The hex dump of the base-64 encoded data:

00 00 00 07 73 73 68 2d 72 73 61 00 00 00 01 25 00 00 01 00 7f 9c 09
8e 8d 39 9e cc d5 03 29 8b c4 78 84 5f d9 89 f0 33 df ee 50 6d 5d d0 
16 2c 73 cf ed 46 dc 7e 44 68 bb 37 69 54 6e 9e f6 f0 c5 c6 c1 d9 cb
f6 87 78 70 8b 73 93 2f f3 55 d2 d9 13 67 32 70 e6 b5 f3 10 4a f5 c3 
96 99 c2 92 d0 0f 05 60 1c 44 41 62 7f ab d6 15 52 06 5b 14 a7 d8 19 
a1 90 c6 c1 11 f8 0d 30 fd f5 fc 00 bb a4 ef c9 2d 3f 7d 4a eb d2 dc 
42 0c 48 b2 5e eb 37 3c 6c a0 e4 0a 27 f0 88 c4 e1 8c 33 17 33 61 38 
84 a0 bb d0 85 aa 45 40 cb 37 14 bf 7a 76 27 4a af f4 1b ad f0 75 59 
3e ac df cd fc 48 46 97 7e 06 6f 2d e7 f5 60 1d b1 99 f8 5b 4f d3 97 
14 4d c5 5e f8 76 50 f0 5f 37 e7 df 13 b8 a2 6b 24 1f ff 65 d1 fb c8 
f8 37 86 d6 df 40 e2 3e d3 90 2c 65 2b 1f 5c b9 5f fa e9 35 93 65 59 
6d be 8c 62 31 a9 9b 60 5a 0e e5 4f 2d e6 5f 2e 71 f3 7e 92 8f fe 8b

i've read that there are a couple of formats:

Key data may be encoded in three general ways:

Binary DER-encoded format.
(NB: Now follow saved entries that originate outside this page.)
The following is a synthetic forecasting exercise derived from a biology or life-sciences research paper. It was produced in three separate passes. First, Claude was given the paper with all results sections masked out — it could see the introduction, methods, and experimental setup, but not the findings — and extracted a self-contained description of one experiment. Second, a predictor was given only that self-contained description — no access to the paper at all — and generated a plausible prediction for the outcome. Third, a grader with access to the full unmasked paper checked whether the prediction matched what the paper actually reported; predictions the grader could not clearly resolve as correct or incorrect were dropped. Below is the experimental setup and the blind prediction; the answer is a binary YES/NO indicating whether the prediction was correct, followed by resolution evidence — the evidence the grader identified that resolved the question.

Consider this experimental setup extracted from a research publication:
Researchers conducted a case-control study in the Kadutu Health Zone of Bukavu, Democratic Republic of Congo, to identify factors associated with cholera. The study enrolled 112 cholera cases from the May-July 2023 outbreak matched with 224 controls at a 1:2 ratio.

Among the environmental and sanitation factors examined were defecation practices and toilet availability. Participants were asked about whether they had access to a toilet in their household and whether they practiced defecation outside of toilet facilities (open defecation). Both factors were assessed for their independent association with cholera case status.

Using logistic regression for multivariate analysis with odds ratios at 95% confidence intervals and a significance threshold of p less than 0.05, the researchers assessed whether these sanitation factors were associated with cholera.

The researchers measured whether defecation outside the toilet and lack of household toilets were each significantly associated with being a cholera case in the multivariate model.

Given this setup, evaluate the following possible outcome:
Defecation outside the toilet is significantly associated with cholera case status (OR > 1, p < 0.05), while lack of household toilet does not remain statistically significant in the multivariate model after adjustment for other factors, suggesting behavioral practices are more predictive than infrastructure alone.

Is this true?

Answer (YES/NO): NO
This is sometimes called ASN.1 BER-encoded

PEM or base64 format. This is the same data as the DER-encoded file but it is encoded in base64 with additional header and footer lines

XML format.

If it's ASN.1, the hex certainly doesn't look like it.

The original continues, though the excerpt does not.